Structured pruning can be further subdivided into channel-level or filter-level. Channel pruning is to directly delete one or more channels of a certain layer in the network. The disadvantage is that the accuracy loss is large; the advantage is that it does not generate a sparse matrix, can be directly calculated, and greatly saves space and time. He et al. [23] proposed to list the absolute value sum of all values ​​in the channel as the importance index of the channel, and then prune unimportant channels. The disadvantage is that it takes time to retrain. Molchanov et al. [24] directly considered the impact of feature maps on the loss function, and used the first-order Taylor expansion to approximately delete unimportant channels. Filter-level pruning is to directly cut the entire three-dimensional filter, which can maintain the structural characteristics of the network, which is equivalent to the narrowed original network structure.

It should be pointed out that for structured pruning, the accuracy obtained through reciprocal training is not as high as that of training the target network from scratch. Therefore, the structural design of the pruned target network is actually the most important, and it needs to be designed and selected reasonably.

2.3     Knowledge Distillation

Knowledge distillation is to transfer "knowledge" from a complex model to a network model with a simpler structure and faster operation. Hinton et al. [25] proposed the concept of knowledge distillation for the first time, taking the relationship between the various categories learned in the teacher network as the goal of student network learning, and realizing the process of "knowledge" transfer, as shown in Figure 6. In this method, the overall loss function is composed of two parts, one part is the loss of the reality and the self-test of the student network, this part is hard_loss; the other part is the same "temperature" of the teacher network and the student network, both The loss between, this part is soft_loss. The total loss is the sum of the two. In this way, we can not only find the gap between the student network and the reality, but also learn the connections between the various categories in the teacher network. This method is suitable for small or medium-sized data sets. Since the compressed student model has learned the existing knowledge, the student model can also achieve robust performance when the data set is small.

Figure 6 Knowledge distillation structure diagram

 2.3.1 Improving Student Networks

Sergey et al. [26] used the regional attention mechanism to find high-attention regions in the teacher network, forcing the student network to simulate a powerful teacher network's region of interest to significantly improve its performance. Li et al. [27] proposed a new method of diverting attention, which transfers the "knowledge" relevance of the teacher network and the interested affairs of the student network to the next learning student network, as shown in Figure 7. Among them, AT loss (Attention Loss) is to transfer the knowledge learned by the teacher network through the attention mechanism to the student network through this loss. AT loss is related to both the teacher and student networks in the group, so the student network of the previous group can affect the process of transferring knowledge to the next teacher network, that is, affecting AT loss, which is a process of teaching and learning.

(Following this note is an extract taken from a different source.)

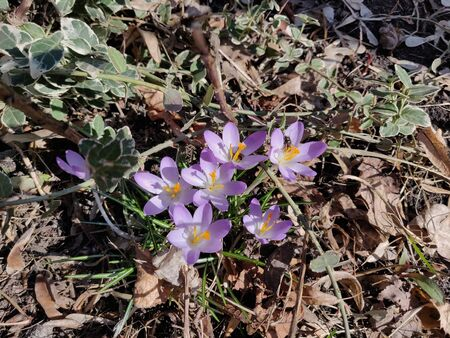 crocus spring flowers in springtime, outdoor Banco de Imagens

Figure 7 Knowledge distillation combined with attention mechanism

Tian et al. [28] utilize contrastive learning to propose an alternative objective by which students are trained to capture more information in the teacher's representation of the data. Heo et al. [29] activated hidden neurons to make the area boundaries of the student network and the teacher network classification the closest, so as to improve the fineness of the student network classification.

 2.3.2 Improving the teacher network

The information transmission of the teacher network is also a major direction for improvement. Xu [30] proposed a new self-supervised knowledge distillation model, which uses self-supervision to mine more hidden information from the teacher network. You et al. [31] proposed to average the softened input of multiple teacher networks, that is, "knowledge", and impose constraints on the differences between examples, which are then imposed on the student network in the middle layer. Ahn et al. [32] transfer a teacher network pre-trained for the same or similar tasks to a student network.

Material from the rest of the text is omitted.